**Problems and tasks**
#1 In the passage comparing old cigarette advertising to DEI, in what year did Philip Morris heavily advertise a doctors' study on throat irritation?
#2 From the passage comparing old cigarette advertising to DEI, copy word for word the portion starting with "Regrettably, nothing could" and going on through "claim to promote.".
#3 Write the next part of the passage comparing old cigarette advertising to DEI, beginning right after its final sentence.

**Text provided**
────

In the early part of the last century, the popularity of smoking was at its apex with about half of America lighting up. Believe it or not, back then it was not uncommon to find advertisements touting the health benefits of cigarettes. In fact, in 1937, Philip Morris heavily advertised that a study conducted by doctors found that their cigarettes cleared up any and all cases of throat irritation. Just imagine how difficult it would have been to convince an avid smoker back then that this was complete hogwash. Maybe some of you have experienced exactly that difficulty with parents or grandparents who smoked. 

We have a similar challenge today, but in a completely different arena. That arena concerns our American culture – a culture that has historically stressed excellence, meritocracy, and equality of opportunity. It is rapidly being replaced with a different ideology known best by the deceptively innocent catch phrase of Diversity, Equity, and Inclusion or DEI.

Those certainly sound like uncontroversial words and concepts, and DEI proponents would have you believe that it is about embracing individual differences, tolerance of people who are different, improving teamwork and output, ensuring equal opportunity, and combatting harmful racial and gender biases. Only a heartless, bigoted, sexist, illogical soul could object to any of that, right? 

Regrettably, nothing could be further from the truth. In practice, like touting the health benefits of cigarettes, the words Diversity, Equity, and Inclusion bring with them the opposite of virtually everything they claim to promote.

────

**Data provided**
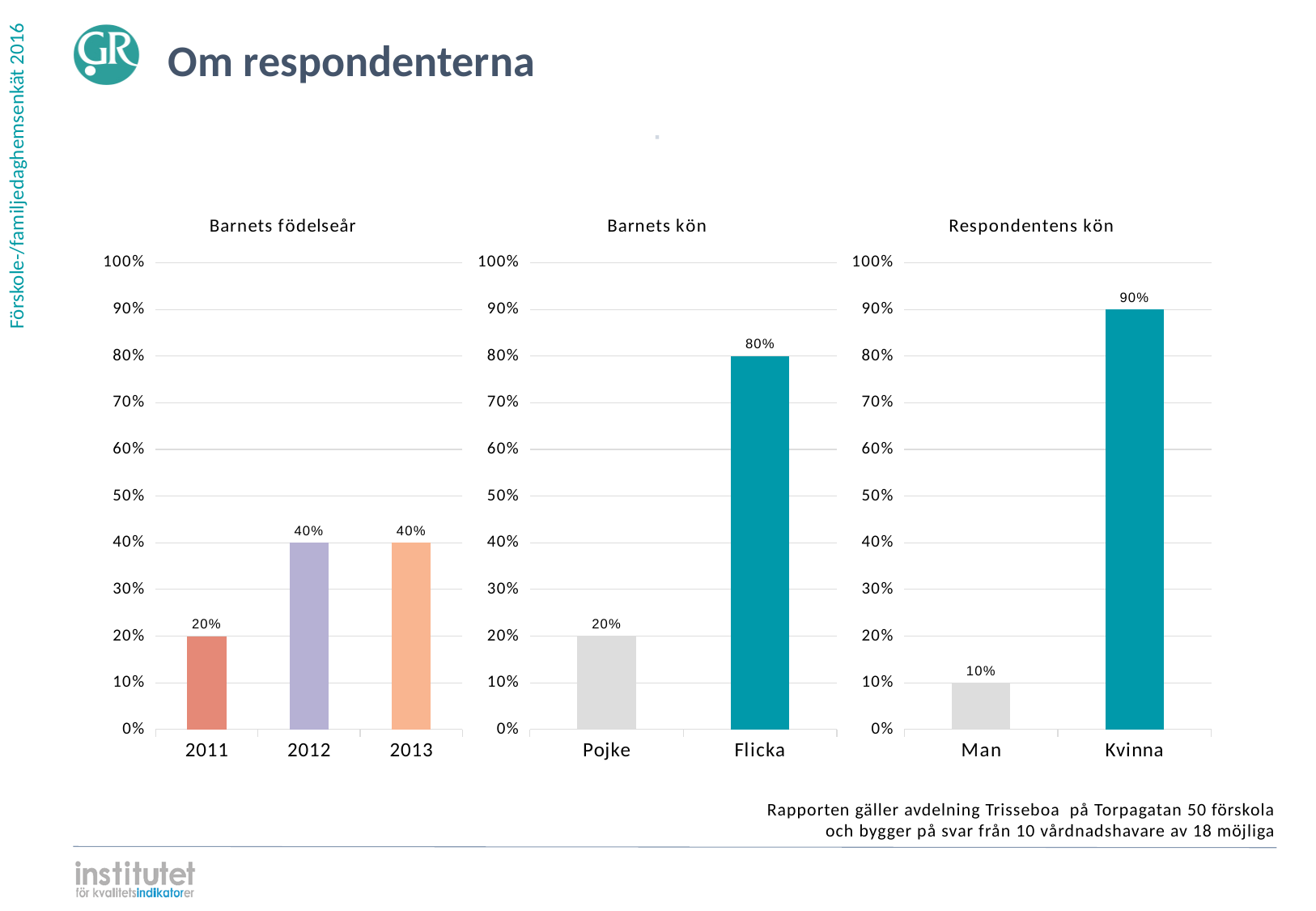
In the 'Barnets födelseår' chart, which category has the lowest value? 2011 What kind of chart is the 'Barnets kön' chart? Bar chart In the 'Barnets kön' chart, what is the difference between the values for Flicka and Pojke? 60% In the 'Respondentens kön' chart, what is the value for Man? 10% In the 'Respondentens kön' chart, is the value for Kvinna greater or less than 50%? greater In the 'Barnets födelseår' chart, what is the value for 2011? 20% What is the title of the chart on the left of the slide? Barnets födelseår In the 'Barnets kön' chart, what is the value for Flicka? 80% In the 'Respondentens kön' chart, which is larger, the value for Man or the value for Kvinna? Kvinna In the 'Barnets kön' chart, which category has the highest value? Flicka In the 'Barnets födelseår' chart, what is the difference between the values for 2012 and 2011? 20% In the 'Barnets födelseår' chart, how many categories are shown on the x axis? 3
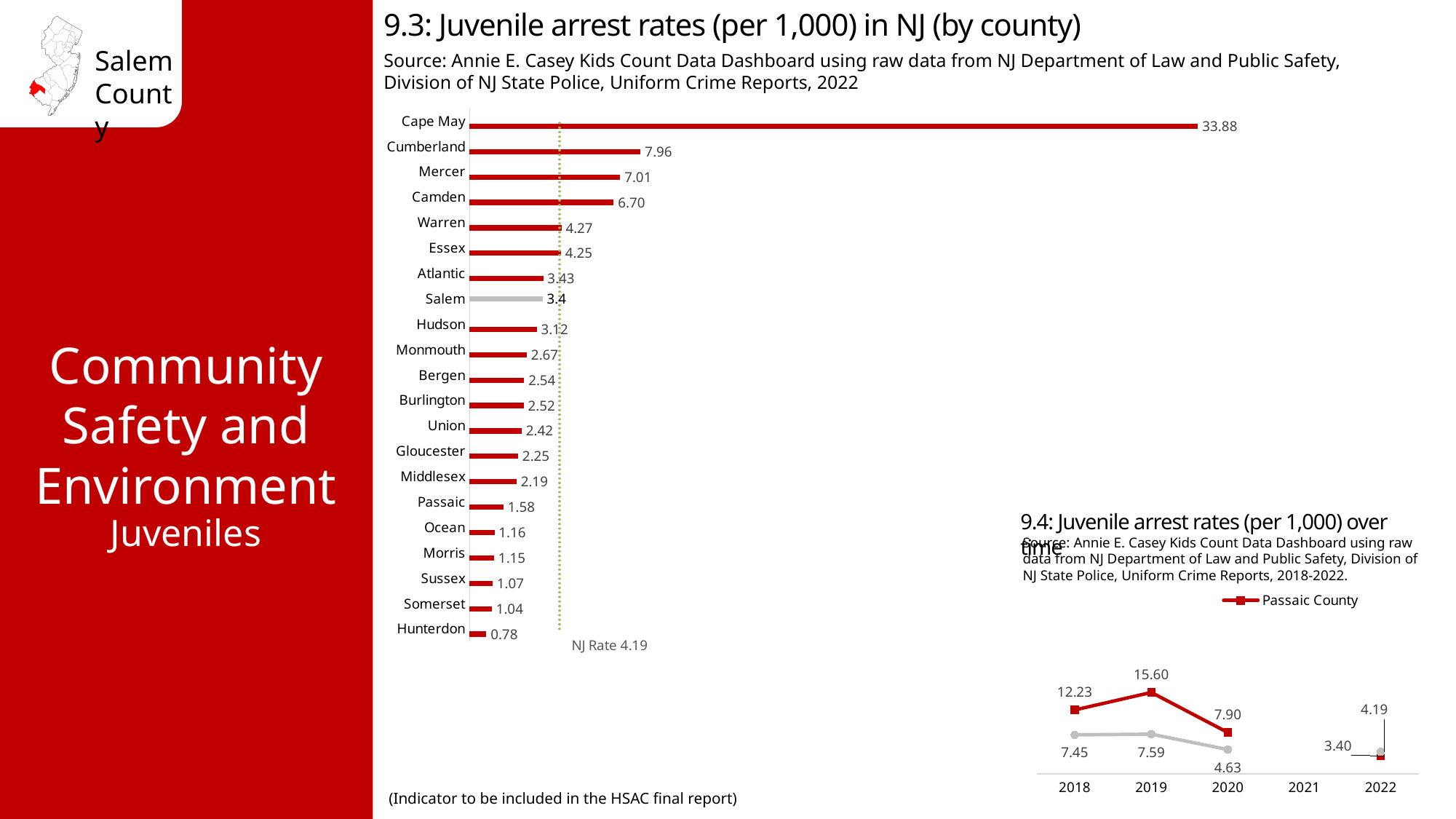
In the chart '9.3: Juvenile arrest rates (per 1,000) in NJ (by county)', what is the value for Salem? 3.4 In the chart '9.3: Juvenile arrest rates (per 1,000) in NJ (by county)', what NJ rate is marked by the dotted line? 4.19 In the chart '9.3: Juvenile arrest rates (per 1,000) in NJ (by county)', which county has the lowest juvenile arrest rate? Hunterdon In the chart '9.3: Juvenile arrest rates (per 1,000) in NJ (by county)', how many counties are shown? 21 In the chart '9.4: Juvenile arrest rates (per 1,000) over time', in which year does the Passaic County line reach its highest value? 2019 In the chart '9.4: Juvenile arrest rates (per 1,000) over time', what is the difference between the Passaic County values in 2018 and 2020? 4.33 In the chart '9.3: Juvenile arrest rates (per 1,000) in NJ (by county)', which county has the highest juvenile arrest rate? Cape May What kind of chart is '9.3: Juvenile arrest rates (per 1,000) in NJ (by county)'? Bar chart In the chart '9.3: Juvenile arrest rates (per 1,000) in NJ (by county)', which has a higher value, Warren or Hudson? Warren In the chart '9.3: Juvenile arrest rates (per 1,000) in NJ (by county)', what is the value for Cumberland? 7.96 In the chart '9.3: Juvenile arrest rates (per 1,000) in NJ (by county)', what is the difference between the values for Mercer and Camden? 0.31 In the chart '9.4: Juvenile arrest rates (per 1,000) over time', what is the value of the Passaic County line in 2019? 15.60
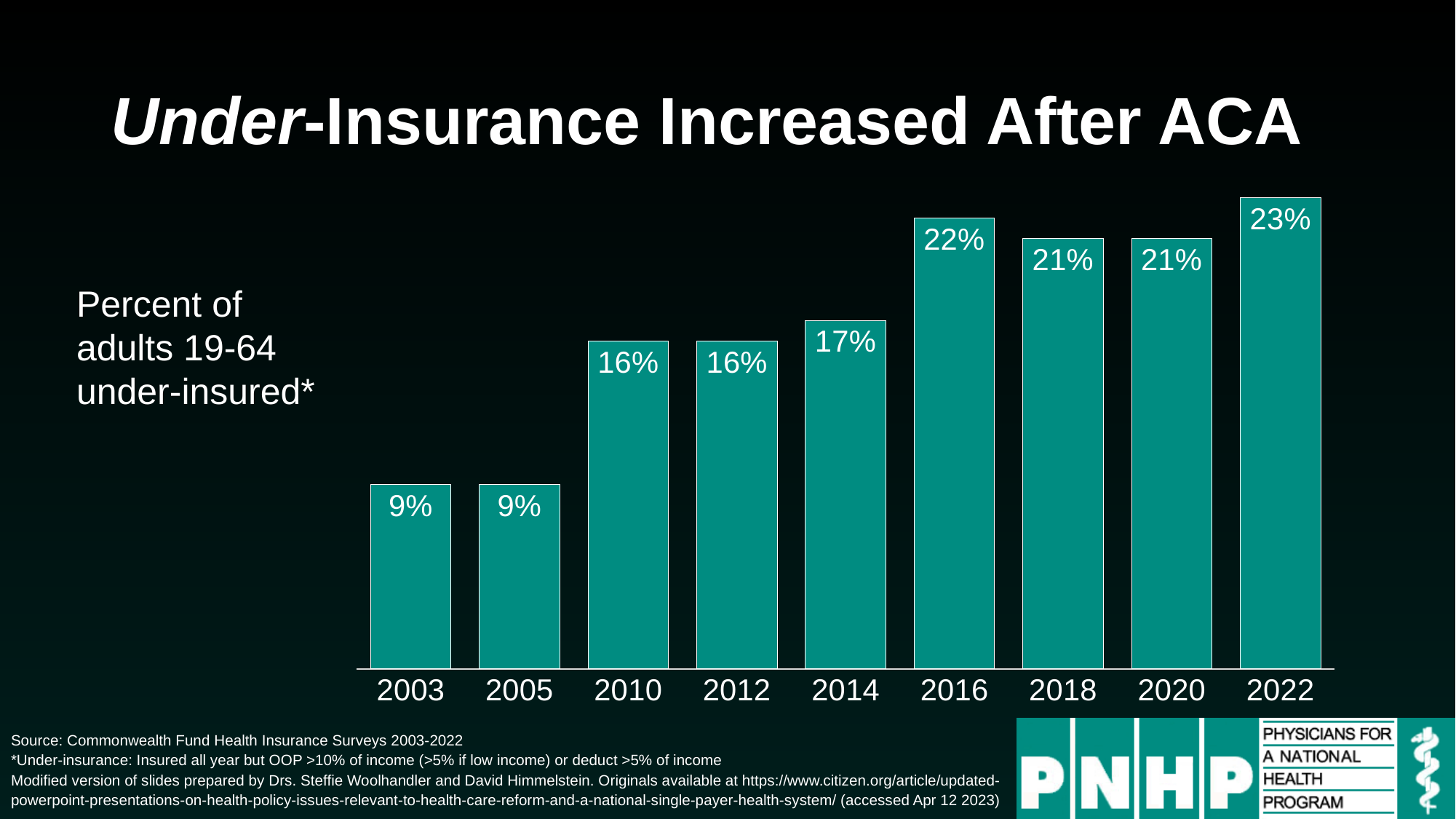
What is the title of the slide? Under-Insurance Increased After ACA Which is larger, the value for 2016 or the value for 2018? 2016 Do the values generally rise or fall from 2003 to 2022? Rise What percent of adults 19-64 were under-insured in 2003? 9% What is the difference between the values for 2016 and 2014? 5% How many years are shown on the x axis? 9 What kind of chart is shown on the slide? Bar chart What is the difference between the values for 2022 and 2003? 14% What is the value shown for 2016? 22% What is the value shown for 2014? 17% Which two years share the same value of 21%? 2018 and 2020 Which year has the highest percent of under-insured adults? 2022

────

**Answers to the exercises**
#1 1937

#2
Regrettably, nothing could be further from the truth. In practice, like touting the health benefits of cigarettes, the words Diversity, Equity, and Inclusion bring with them the opposite of virtually everything they claim to promote.

#3
Sadly, thanks to billions of dollars of marketing — akin to the cigarette smoking in the past — many if not most Americans are blind to the real impact of DEI. To these people, critics sound off base or as though they are merely throwing out random derogatory names when they refer to DEI as Marxist. That is understandable because it is a particularly well camouflaged initiative. Nonetheless, under the guise of fighting racism, and promoting fairness, inclusivity, and productivity, it achieves the same objective of division, resentment, and chaos. But instead of pitting people against each other on the basis of socioeconomic class warfare — the more traditional hallmark of Marxism — DEI does so through race, gender, and sexual identity. 

Also, part of why the charge of Marxism may at first sound like hyperbole is because the DEI stuff itself is so whacky and seemingly haphazard that ascribing to it the name of an economic theory seems to give it more purpose and organization than it deserves. After all, what could denouncing all white people as guilty oppressors and putting tampons in men’s rooms possibly have in common? However, those people need to remember, as Christopher Rufo points out in his excellent work “America’s Cultural Revolution,” the first objective of Marxism is revolution, and the key drivers for that are segmentation, demonization, resentment, and chaos. It has been working.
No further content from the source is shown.